Referindo que estes são tempos de "agravamento de injustiças e desigualdades" porque "os trabalhadores são atingidos pelos efeitos da epidemia e pelo aproveitamento que fazem dela", o líder dos comunistas criticou o Governo por, no seu Orçamento Suplementar, ter demonstrado que "escancarava as portas a medidas de favorecimento ao grande capital".
Para Jerónimo de Sousa, o que se impunha era dar prioridade a "soluções mais imediatas de resposta aos problemas prementes que a atual situação reclama - desde logo o pagamento dos salários, a proibição dos despedimentos, o combate à pobreza, o alargamento da proteção social, o apoio aos rendimentos dos micro e pequenos empresários, o fortalecimento de serviços públicos como o Serviço Nacional de Saúde e reforço do investimento para a dinamização da atividade económica".
Se o PCP votou contra o documento, foi porque essas são respostas a "problemas que o Governo não assumiu no seu Orçamento Suplementar", cujo texto final "faz uma opção clara pelos interesses do grande capital".
Jerónimo de Sousa realça, aliás, que "o que falta em proteção social a centenas de milhares de portugueses - muitos dos quais desprovidos de meios de subsistência - sobra escandalosamente na parcela de apoio ao capital e aos grupos económicos".

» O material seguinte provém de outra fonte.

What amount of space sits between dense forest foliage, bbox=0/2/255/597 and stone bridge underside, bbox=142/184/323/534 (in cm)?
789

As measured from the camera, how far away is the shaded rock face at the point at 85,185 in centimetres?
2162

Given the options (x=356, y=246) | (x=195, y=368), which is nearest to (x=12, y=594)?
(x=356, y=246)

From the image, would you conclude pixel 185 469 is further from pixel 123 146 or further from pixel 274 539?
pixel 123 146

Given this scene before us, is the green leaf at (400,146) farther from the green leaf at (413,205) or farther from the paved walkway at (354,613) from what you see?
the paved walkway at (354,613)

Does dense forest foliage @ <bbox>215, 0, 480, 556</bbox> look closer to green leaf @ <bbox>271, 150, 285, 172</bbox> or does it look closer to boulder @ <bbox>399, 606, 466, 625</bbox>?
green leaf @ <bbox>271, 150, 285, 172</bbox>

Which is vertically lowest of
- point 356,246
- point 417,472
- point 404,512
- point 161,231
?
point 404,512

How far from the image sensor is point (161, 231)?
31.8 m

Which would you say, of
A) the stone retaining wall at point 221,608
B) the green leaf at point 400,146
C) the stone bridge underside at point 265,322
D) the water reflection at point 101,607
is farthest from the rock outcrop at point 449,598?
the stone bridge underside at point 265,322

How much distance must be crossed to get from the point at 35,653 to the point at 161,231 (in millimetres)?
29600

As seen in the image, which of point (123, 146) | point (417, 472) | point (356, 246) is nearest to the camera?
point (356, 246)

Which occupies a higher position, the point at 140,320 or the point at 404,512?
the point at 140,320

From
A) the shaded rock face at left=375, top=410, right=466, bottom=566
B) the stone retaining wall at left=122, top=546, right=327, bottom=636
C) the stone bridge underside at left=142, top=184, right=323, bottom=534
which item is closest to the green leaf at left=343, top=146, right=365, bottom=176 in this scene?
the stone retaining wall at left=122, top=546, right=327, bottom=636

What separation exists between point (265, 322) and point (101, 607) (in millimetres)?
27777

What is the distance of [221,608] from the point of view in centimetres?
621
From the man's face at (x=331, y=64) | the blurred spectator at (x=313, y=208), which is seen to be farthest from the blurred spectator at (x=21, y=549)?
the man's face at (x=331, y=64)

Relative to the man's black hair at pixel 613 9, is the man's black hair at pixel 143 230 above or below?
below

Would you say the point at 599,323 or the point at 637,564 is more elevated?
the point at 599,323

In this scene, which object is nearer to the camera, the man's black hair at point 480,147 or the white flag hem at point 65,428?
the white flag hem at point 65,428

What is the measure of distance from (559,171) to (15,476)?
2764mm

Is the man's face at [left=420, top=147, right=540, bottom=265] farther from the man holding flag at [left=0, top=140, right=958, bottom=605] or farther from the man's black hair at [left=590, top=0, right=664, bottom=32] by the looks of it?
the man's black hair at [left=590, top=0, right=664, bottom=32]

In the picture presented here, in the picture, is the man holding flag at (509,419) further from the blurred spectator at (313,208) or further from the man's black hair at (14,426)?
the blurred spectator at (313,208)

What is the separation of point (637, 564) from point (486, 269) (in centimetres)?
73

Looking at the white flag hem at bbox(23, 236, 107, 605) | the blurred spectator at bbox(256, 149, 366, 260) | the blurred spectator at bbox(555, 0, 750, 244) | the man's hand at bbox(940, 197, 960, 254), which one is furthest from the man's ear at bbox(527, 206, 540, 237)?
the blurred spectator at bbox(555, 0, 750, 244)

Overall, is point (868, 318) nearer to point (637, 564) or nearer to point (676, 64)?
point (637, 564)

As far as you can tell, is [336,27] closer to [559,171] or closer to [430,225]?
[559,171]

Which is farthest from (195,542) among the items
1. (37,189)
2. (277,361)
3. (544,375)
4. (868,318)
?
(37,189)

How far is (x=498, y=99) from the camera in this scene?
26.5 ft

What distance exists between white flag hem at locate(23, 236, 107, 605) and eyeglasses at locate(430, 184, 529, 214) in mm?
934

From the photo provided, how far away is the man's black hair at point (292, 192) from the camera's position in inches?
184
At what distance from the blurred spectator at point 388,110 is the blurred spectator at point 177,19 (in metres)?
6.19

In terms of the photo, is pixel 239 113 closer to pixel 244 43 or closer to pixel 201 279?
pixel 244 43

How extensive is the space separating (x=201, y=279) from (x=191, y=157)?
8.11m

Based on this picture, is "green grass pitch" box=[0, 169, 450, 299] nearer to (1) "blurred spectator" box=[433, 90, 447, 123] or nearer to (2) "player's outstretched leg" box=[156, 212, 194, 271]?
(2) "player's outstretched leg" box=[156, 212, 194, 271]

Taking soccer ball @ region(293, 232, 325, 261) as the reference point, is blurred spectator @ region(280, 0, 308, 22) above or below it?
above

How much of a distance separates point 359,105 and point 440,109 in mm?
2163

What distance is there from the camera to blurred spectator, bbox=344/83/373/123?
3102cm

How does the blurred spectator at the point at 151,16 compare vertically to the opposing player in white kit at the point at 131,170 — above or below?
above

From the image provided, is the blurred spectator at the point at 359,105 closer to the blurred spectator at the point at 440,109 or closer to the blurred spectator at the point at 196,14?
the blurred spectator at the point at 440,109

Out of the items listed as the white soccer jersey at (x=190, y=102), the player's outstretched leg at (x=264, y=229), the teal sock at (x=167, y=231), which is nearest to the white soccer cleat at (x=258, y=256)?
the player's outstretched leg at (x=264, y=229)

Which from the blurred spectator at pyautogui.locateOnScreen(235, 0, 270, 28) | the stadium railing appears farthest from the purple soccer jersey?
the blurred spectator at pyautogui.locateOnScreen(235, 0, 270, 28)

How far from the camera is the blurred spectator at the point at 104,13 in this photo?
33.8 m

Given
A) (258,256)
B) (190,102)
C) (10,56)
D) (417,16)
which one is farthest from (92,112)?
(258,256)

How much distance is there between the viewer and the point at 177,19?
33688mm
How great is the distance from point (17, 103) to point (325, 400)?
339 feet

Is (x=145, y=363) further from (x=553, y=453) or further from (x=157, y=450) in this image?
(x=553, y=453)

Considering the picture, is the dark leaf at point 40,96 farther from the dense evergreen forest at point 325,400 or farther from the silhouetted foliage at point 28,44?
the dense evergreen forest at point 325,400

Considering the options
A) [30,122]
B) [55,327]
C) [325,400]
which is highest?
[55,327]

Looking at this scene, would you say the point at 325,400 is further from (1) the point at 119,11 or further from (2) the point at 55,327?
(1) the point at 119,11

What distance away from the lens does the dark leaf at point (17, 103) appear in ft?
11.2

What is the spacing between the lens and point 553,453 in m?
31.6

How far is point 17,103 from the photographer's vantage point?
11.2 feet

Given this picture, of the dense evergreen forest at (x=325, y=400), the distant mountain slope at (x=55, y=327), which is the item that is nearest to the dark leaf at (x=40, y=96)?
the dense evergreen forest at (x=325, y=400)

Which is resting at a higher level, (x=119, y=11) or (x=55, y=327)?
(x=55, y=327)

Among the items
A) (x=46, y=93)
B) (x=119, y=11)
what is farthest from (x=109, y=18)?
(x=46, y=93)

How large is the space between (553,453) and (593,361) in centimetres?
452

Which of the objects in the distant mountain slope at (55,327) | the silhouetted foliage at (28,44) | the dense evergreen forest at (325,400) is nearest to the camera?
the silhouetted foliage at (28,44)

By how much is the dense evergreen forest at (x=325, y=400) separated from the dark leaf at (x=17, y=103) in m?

Exemplo disso, para o líder comunista, são também "os mais de 600 milhões de euros que [o Governo] se prepara para oferecer sobretudo às grandes empresas em nome de manterem a atividade e o que se propõe continuar a dar [-lhes] em isenções da Taxa Social Única", em contraste com a sua "resistência e timidez quando se trata de afetar verbas para o apoio social, para os sócios-gerentes e para o conjunto dos micro e pequenos empresários".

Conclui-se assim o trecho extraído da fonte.